_WHAT YOU ARE ASKED TO DO_. Using the listing below, reproduce exactly the lines from the one with "Midikleid Tabitha aus" through the last, with all pictures left out.

##### DATA SUPPLIED

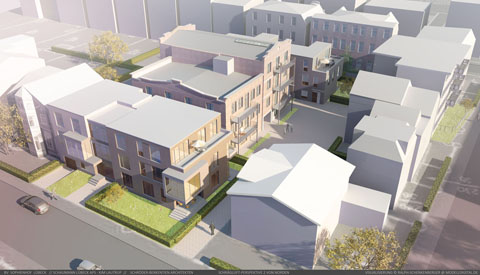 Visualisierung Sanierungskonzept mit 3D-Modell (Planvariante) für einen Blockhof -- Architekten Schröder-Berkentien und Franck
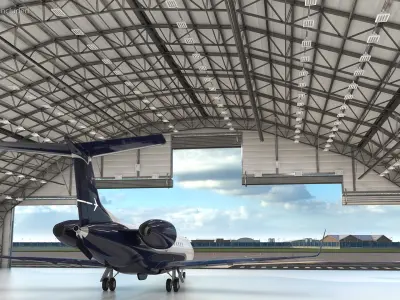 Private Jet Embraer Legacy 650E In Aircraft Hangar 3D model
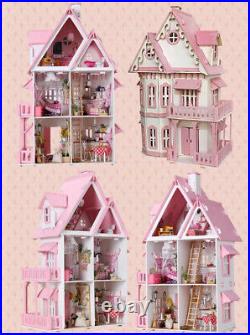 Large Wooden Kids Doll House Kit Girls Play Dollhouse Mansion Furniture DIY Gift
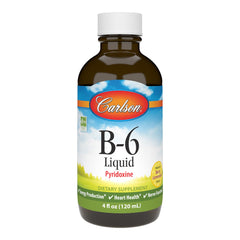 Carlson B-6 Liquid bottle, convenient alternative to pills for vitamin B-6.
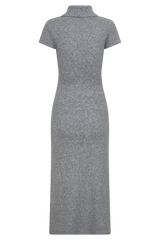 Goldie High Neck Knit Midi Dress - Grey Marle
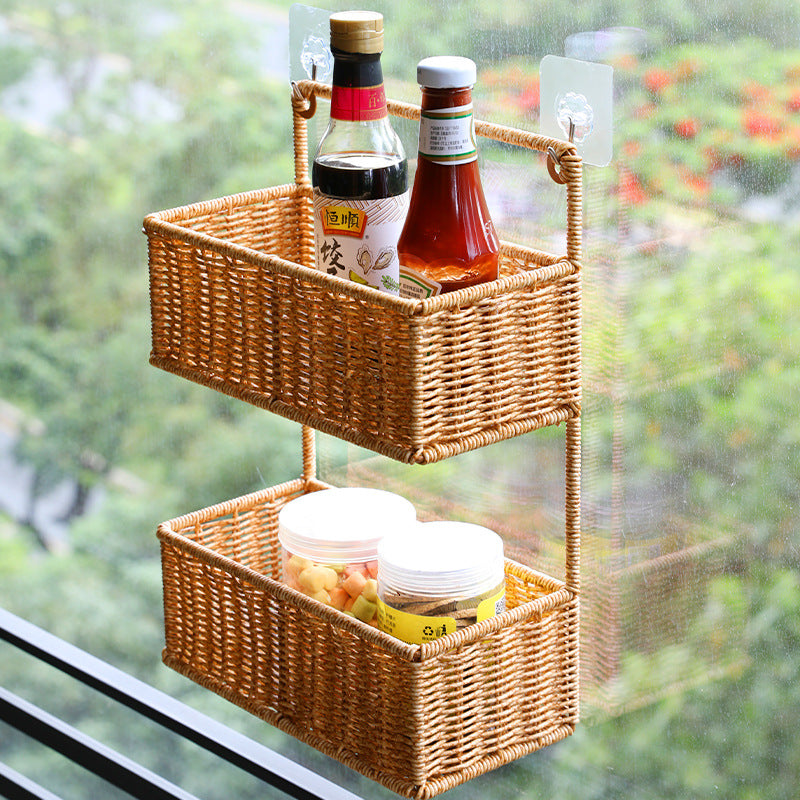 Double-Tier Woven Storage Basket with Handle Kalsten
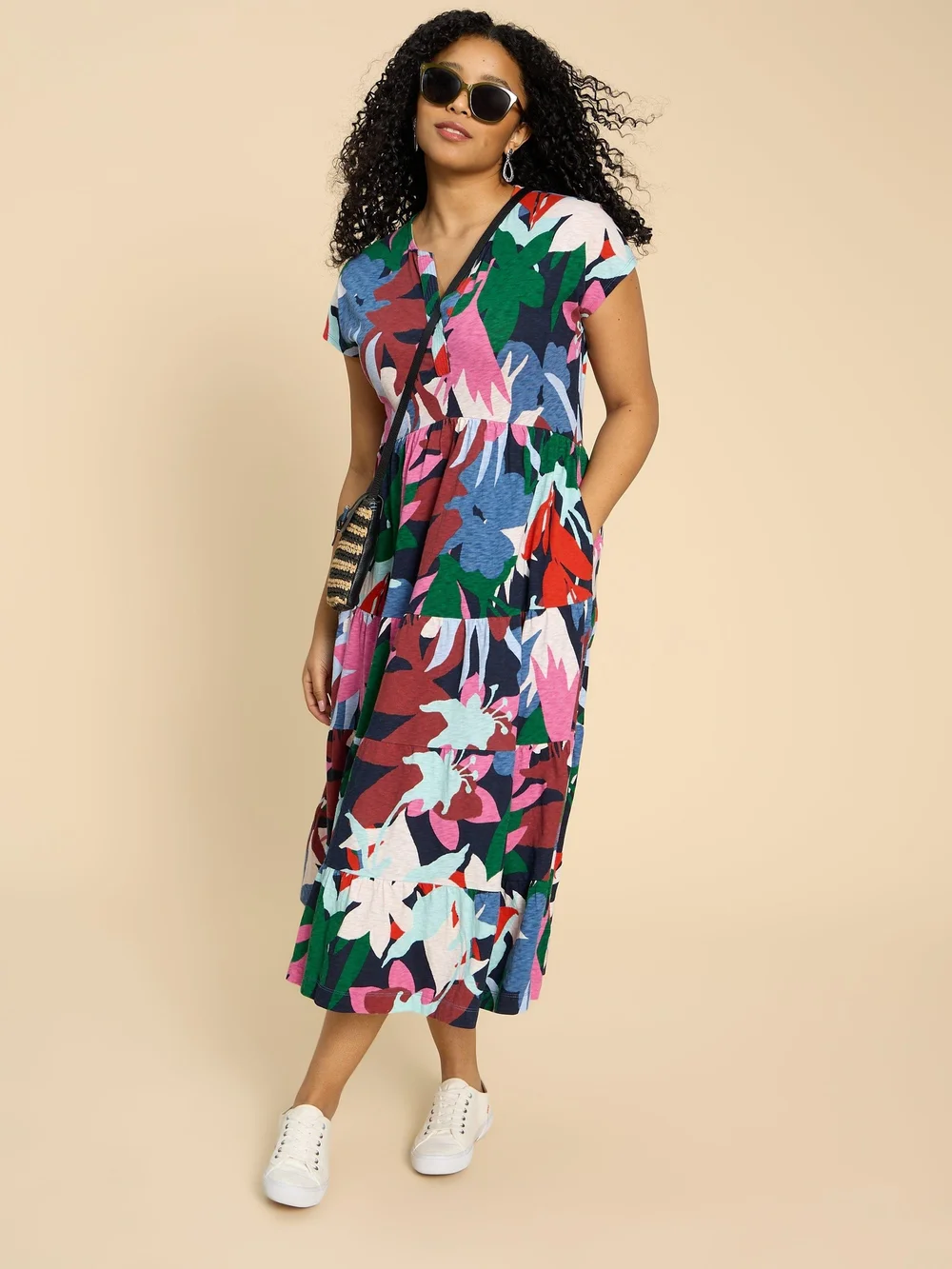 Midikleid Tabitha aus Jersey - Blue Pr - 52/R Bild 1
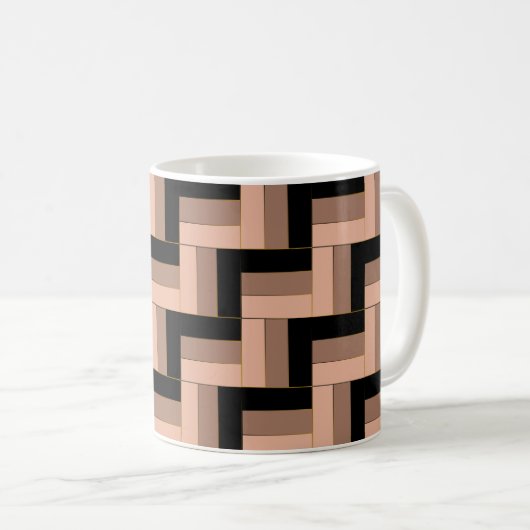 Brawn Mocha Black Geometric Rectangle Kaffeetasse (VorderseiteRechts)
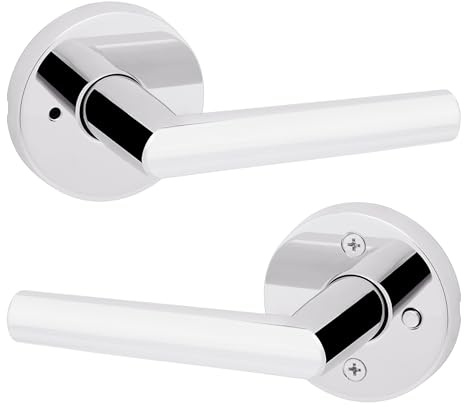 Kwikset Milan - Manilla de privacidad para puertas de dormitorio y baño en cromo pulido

##########

_EXPECTED OUTPUT_.
 Midikleid Tabitha aus Jersey - Blue Pr - 52/R Bild 1
 Brawn Mocha Black Geometric Rectangle Kaffeetasse (VorderseiteRechts)
 Kwikset Milan - Manilla de privacidad para puertas de dormitorio y baño en cromo pulido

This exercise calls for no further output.